-- Opening Marker --
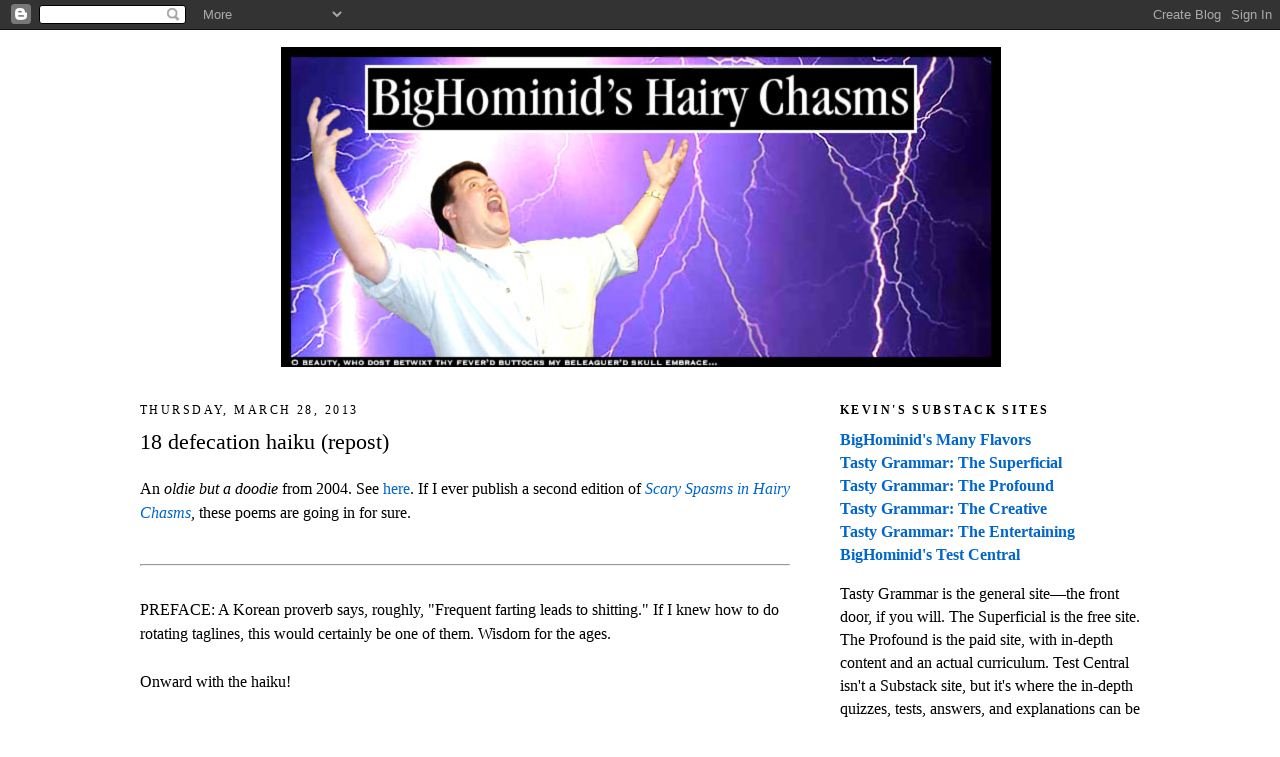

--- FILE ---
content_type: text/html; charset=UTF-8
request_url: https://bighominid.blogspot.com/b/stats?style=BLACK_TRANSPARENT&timeRange=ALL_TIME&token=APq4FmBLG_Yu72lt5hdI8aw9d1e1sT3ullUigyJyQELCTrAqglC_8KNjUjDl2okEji2VjDTOqy7iZ1t4D8XsflLmooCUJxlWog
body_size: -20
content:
{"total":12024598,"sparklineOptions":{"backgroundColor":{"fillOpacity":0.1,"fill":"#000000"},"series":[{"areaOpacity":0.3,"color":"#202020"}]},"sparklineData":[[0,7],[1,10],[2,15],[3,18],[4,17],[5,16],[6,18],[7,15],[8,17],[9,17],[10,15],[11,15],[12,16],[13,15],[14,15],[15,27],[16,100],[17,26],[18,23],[19,18],[20,26],[21,21],[22,24],[23,26],[24,10],[25,17],[26,14],[27,12],[28,17],[29,11]],"nextTickMs":18461}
-- Closing Marker --
§ **TASK GOAL**: An exact copy of the material is required, minus the pictures.

§ **YOUR RESPONSE**:
--- FILE ---
content_type: text/html; charset=UTF-8
request_url: https://bighominid.blogspot.com/b/stats?style=BLACK_TRANSPARENT&timeRange=ALL_TIME&token=APq4FmBLG_Yu72lt5hdI8aw9d1e1sT3ullUigyJyQELCTrAqglC_8KNjUjDl2okEji2VjDTOqy7iZ1t4D8XsflLmooCUJxlWog
body_size: -20
content:
{"total":12024598,"sparklineOptions":{"backgroundColor":{"fillOpacity":0.1,"fill":"#000000"},"series":[{"areaOpacity":0.3,"color":"#202020"}]},"sparklineData":[[0,7],[1,10],[2,15],[3,18],[4,17],[5,16],[6,18],[7,15],[8,17],[9,17],[10,15],[11,15],[12,16],[13,15],[14,15],[15,27],[16,100],[17,26],[18,23],[19,18],[20,26],[21,21],[22,24],[23,26],[24,10],[25,17],[26,14],[27,12],[28,17],[29,11]],"nextTickMs":18461}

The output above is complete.